#### Instructions:
1. Can you sum up the winter solstice article in two sentences?
2. Could you update the winter solstice article from "This Neolithic monument" to "procession to Newgrange.", putting "draw" in place of "lottery"?

··· Page excerpt ···

Newgrange, over 5000 years old World Heritage site, Co Meath

Top 10 Spots to Celebrate Winter Solstice

Iran Pakistan Insider Guides
by Colette Bernhardt Dec 19, 2016

It’s easy to miss, but there’s an occasion on the horizon far more ancient than Christmas. Winter solstice in the northern hemisphere falls on or near December 21st, when the North Pole tilts furthest from the sun resulting in the fewest hours of daylight. Once a time when cattle were slaughtered; wine was bottled; and the longer days were ushered in with gusto, today mid-winter slips by mostly unnoticed.

Yet the darkest point of the year provides a wondrous opportunity for reflection, renewal, and noticing the seasons. In Britain (where I live) several prehistoric sites are aligned to the event and offer mystical — if rather chilly — ways to mark the date. And across the globe, there are some pretty off-the-wall festivities planned.

Here are my top 10 spots to celebrate December solstice; five in Britain and Ireland, five in further-flung destinations:

1. Newgrange tomb, near Drogheda, County Meath, Ireland

Stone Age Skies de Stephen Emerson en

This Neolithic monument is fully illuminated at sunrise for the few days around solstice, bathing the 19-metre passage and chamber in orange light. The spectacle lasts just 17 minutes, but is so popular there’s a free annual lottery to see it; this year there were over 30,000 applications for 60 places. Nearby Dowth monument is less touristy, and the site of the hippietastic Winter Solstice Experience, which offers sweat lodges; fire rituals; Celtic chanting; and a pre-dawn procession to Newgrange.

2. Glastonbury Tor and Chalice Well, Glastonbury, Somerset

Man In The Moon de RGW Photography en

Although many choose to climb the mythical tor, a better bet is to view the solstice sunrise from nearby Windmill Hill, where it can be seen rolling along the slope of Glastonbury Tor from base to top. Follow this with meditation, chat, and singing around the fire — plus spicy hot drinks — at nearby Chalice Well, an ancient well in landscaped peace gardens. A shop, shelter, and upper room provide refuge if it rains.

··· Supplied information ···

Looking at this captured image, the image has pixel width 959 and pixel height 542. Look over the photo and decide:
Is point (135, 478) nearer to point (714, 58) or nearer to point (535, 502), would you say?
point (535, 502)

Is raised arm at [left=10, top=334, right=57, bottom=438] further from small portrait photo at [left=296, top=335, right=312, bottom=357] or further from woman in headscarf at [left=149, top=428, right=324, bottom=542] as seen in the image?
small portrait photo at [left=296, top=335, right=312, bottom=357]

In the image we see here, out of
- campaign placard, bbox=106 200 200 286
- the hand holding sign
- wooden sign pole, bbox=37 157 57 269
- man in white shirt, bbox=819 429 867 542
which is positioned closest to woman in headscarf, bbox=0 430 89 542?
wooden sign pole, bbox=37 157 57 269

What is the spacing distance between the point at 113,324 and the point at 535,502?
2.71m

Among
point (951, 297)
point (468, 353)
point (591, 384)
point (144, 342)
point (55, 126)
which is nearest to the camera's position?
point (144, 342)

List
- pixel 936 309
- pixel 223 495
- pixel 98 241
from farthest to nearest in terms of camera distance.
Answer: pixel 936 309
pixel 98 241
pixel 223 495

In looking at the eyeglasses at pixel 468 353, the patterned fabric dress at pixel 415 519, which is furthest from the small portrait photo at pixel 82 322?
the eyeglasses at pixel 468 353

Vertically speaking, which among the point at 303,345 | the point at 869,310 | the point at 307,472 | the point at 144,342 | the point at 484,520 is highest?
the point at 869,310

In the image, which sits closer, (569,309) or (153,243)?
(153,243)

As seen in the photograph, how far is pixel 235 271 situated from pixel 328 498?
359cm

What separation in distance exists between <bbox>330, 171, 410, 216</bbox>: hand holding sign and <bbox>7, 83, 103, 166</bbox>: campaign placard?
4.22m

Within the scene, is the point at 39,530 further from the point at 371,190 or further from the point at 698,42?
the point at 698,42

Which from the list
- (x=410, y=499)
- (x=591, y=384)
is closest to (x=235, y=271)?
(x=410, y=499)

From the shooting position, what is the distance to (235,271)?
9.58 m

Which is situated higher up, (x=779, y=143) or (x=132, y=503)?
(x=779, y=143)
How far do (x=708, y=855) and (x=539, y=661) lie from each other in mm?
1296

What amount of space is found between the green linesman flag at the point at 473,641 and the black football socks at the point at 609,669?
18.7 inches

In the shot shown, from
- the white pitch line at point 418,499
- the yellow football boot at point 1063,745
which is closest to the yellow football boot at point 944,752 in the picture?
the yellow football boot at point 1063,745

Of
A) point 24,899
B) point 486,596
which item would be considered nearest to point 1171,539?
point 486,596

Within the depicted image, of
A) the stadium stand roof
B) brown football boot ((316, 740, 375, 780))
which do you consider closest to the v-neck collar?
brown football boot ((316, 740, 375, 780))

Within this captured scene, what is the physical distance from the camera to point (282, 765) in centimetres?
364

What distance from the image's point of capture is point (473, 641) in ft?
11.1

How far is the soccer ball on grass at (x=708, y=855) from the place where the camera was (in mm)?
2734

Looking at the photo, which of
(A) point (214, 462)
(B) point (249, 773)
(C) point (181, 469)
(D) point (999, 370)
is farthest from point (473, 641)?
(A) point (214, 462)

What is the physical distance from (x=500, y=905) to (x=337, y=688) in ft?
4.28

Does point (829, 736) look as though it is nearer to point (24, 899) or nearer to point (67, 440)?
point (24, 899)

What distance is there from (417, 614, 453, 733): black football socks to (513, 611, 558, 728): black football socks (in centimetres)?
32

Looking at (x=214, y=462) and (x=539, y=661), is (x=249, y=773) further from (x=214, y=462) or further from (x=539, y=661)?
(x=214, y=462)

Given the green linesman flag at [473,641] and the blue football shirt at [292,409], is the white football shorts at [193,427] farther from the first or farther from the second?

···

#### Task answers:
1. Winter solstice falls on or near December 21st and now passes mostly unnoticed, though several prehistoric sites in Britain are aligned to it. The article lists ten spots to celebrate it, starting with Newgrange tomb in County Meath, whose passage and chamber are lit at sunrise around solstice, and Glastonbury, where the sunrise can be watched from Windmill Hill before gathering around the fire at Chalice Well.

2.
This Neolithic monument is fully illuminated at sunrise for the few days around solstice, bathing the 19-metre passage and chamber in orange light. The spectacle lasts just 17 minutes, but is so popular there’s a free annual draw to see it; this year there were over 30,000 applications for 60 places. Nearby Dowth monument is less touristy, and the site of the hippietastic Winter Solstice Experience, which offers sweat lodges; fire rituals; Celtic chanting; and a pre-dawn procession to Newgrange.